(Collected data entries)
— BEGIN —

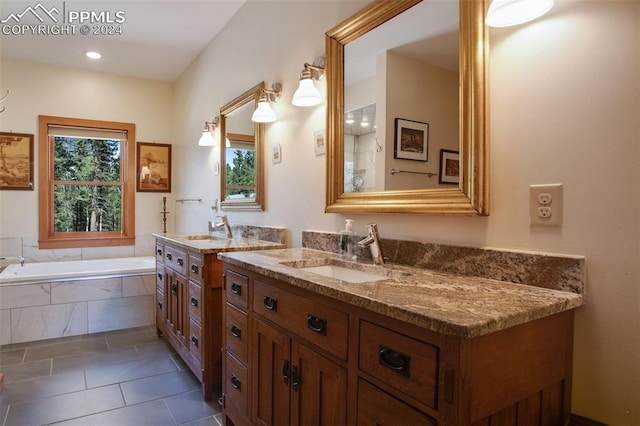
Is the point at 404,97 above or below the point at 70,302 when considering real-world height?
above

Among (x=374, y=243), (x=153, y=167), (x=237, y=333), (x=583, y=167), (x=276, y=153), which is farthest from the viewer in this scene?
(x=153, y=167)

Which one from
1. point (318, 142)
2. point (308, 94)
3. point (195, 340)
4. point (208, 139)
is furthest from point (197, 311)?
point (208, 139)

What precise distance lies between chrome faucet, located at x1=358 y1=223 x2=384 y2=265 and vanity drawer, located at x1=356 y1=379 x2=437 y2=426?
2.09 ft

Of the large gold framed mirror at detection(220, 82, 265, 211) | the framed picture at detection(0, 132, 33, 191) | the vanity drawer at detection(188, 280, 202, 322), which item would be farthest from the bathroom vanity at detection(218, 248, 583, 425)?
the framed picture at detection(0, 132, 33, 191)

— END —

Copy out every one of the lines above word for word, leaving out the pictures.

Is the point at 404,97 above or below the point at 70,302 when considering real-world height?
above

Among (x=374, y=243), (x=153, y=167), (x=237, y=333), (x=583, y=167), (x=276, y=153), which is farthest from the viewer in this scene?
(x=153, y=167)

Which one from
1. point (318, 142)
2. point (308, 94)
3. point (195, 340)
4. point (208, 139)
is furthest from point (197, 311)?
point (208, 139)

What precise distance lies between chrome faucet, located at x1=358 y1=223 x2=384 y2=265 and vanity drawer, located at x1=356 y1=379 x2=437 y2=426?
2.09 ft

Of the large gold framed mirror at detection(220, 82, 265, 211) | the framed picture at detection(0, 132, 33, 191) | the vanity drawer at detection(188, 280, 202, 322), which item would be farthest from the bathroom vanity at detection(218, 248, 583, 425)?
the framed picture at detection(0, 132, 33, 191)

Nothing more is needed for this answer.